[SELECTED EXCERPT]:
════════════════════
Design and craft tips

The mistakes section above tells you what to avoid. The list below is the positive version: the small set of habits that separate a good Sankey diagram from a passable one.

Do

Limit the diagram to ~12 nodes per stage

Past about 12 nodes per stage, bands collapse into a tangle. Group small flows into an “Other” node and ship a clean diagram instead of an exhaustive one.
×Don’t

Adjust band widths for aesthetics

Width is the encoding. If you fudge widths to make the diagram look balanced, you have broken the only thing the chart was doing. Always render width strictly proportional to value.
Do

Show losses as explicit destination nodes

If quantity is genuinely lost between stages (rejected energy, dropped-off users, taxed dollars), draw a dedicated “loss” destination so the diagram remains balanced and the loss is honest.
════════════════════
[SOURCE DATA]:
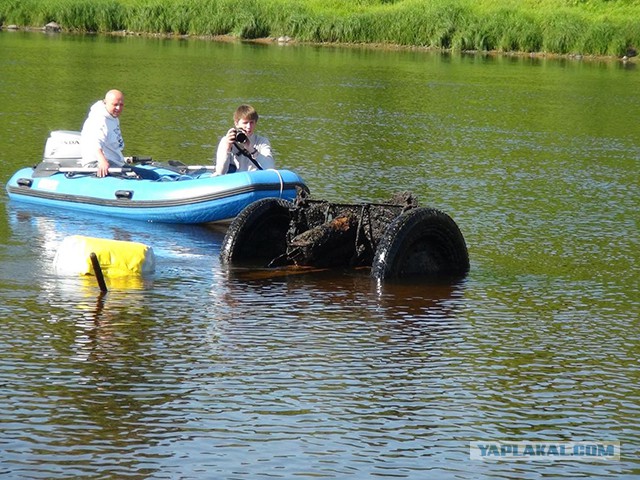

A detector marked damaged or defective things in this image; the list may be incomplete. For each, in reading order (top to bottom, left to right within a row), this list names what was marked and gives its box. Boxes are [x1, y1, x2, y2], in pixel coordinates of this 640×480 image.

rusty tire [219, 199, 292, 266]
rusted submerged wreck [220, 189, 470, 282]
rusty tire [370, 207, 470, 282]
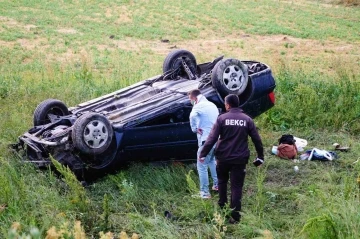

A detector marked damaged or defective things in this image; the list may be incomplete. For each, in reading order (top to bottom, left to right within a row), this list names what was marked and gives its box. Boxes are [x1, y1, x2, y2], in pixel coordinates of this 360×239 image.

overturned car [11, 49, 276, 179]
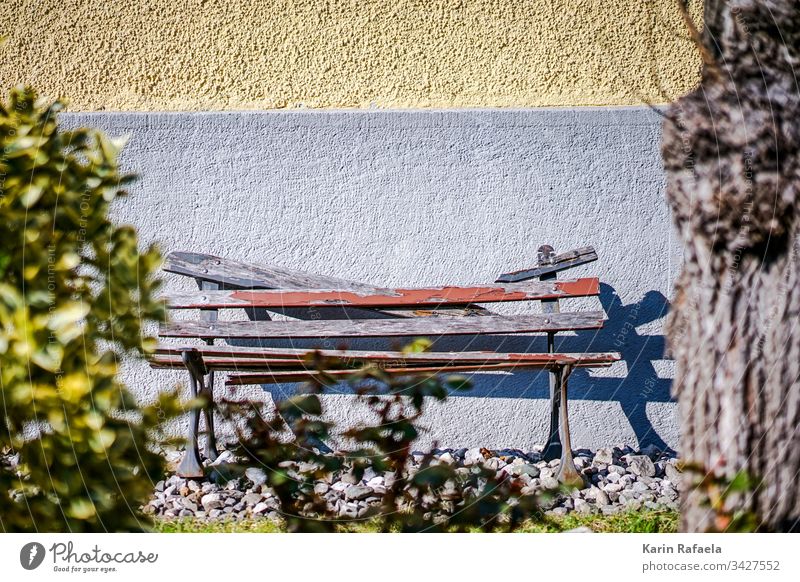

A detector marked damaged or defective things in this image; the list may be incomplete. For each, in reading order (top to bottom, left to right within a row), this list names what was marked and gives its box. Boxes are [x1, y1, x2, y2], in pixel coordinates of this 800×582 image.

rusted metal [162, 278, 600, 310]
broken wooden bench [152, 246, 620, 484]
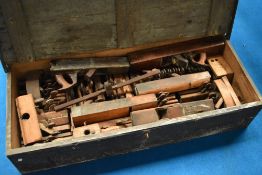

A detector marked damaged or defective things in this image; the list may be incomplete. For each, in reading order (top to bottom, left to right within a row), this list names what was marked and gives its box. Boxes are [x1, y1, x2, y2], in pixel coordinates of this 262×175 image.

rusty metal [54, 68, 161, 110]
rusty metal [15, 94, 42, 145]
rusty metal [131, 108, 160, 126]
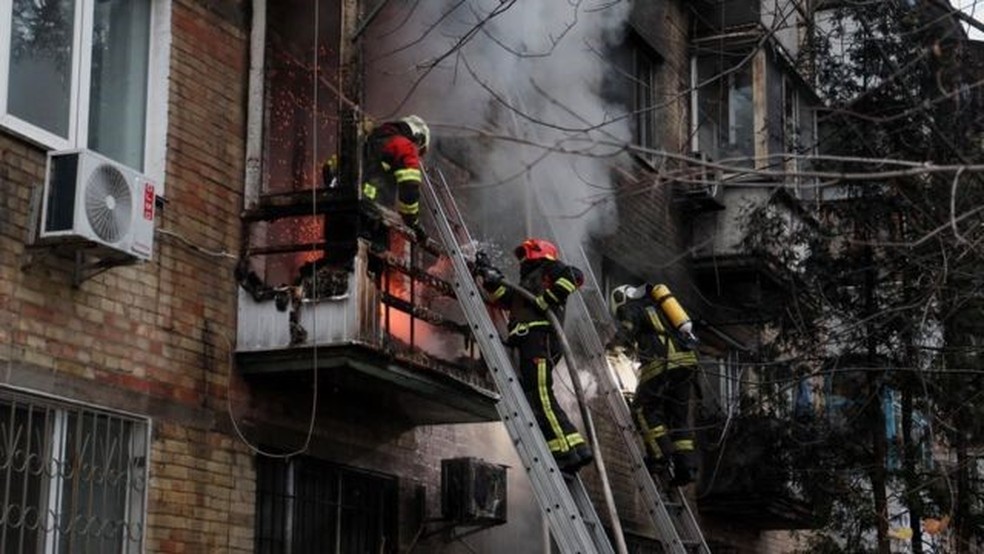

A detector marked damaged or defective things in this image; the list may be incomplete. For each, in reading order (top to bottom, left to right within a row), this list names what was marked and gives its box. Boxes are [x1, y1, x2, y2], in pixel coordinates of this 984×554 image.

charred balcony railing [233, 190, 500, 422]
════════════════════
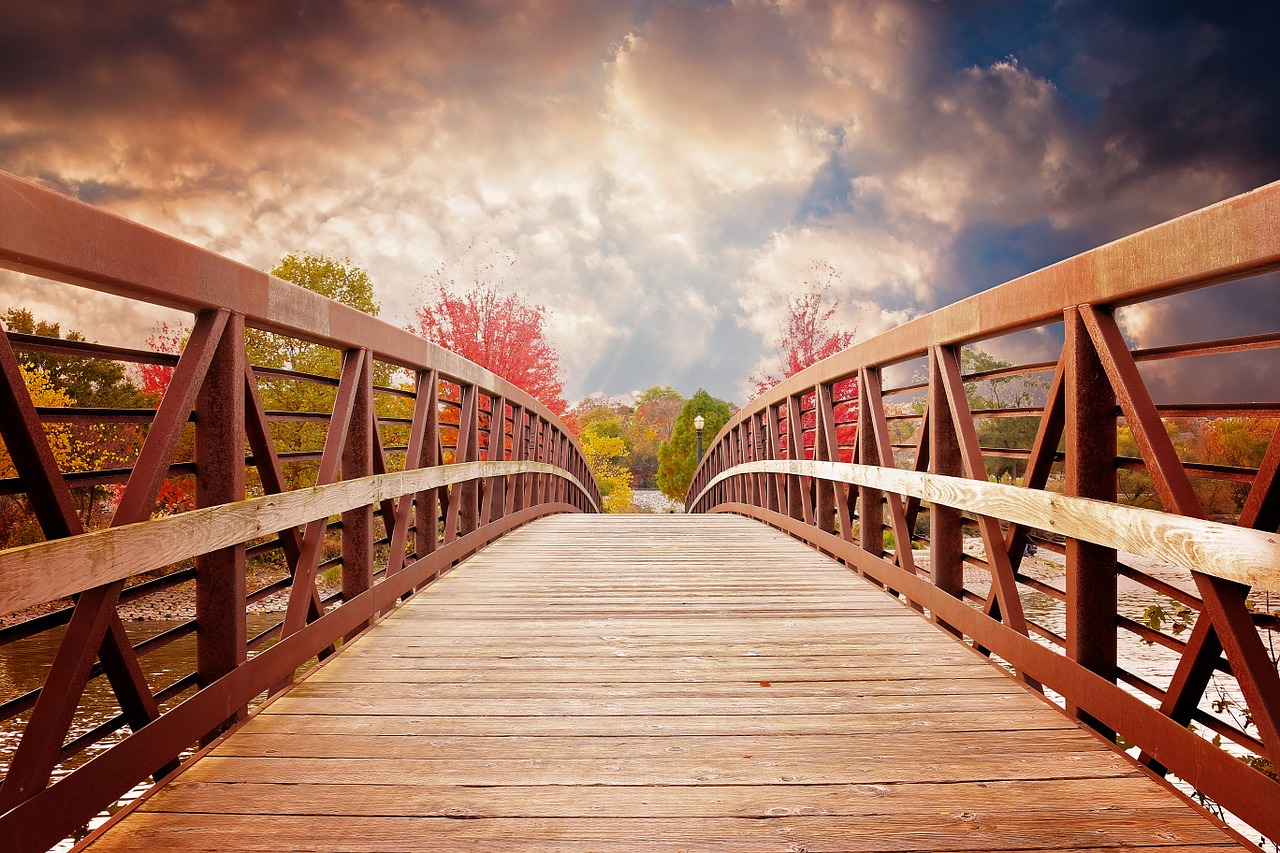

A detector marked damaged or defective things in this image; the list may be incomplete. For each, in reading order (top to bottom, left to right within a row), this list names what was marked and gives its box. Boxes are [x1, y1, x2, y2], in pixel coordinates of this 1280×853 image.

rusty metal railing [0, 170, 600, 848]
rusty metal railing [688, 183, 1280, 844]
════════════════════
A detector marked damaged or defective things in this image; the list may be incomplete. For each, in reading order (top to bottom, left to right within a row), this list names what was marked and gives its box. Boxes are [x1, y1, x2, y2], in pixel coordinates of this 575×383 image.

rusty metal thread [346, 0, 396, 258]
════════════════════
[PROBLEM TO WORK ON]:
Answer these questions from the design and craft tips:
1. About how many nodes per stage does the text suggest as a limit?
2. Into what kind of node should small flows be grouped?
3. What should be drawn when a quantity is genuinely lost between stages?

[WRITTEN REPLY]:
1. About 12 nodes per stage.
2. An "Other" node.
3. A dedicated "loss" destination node.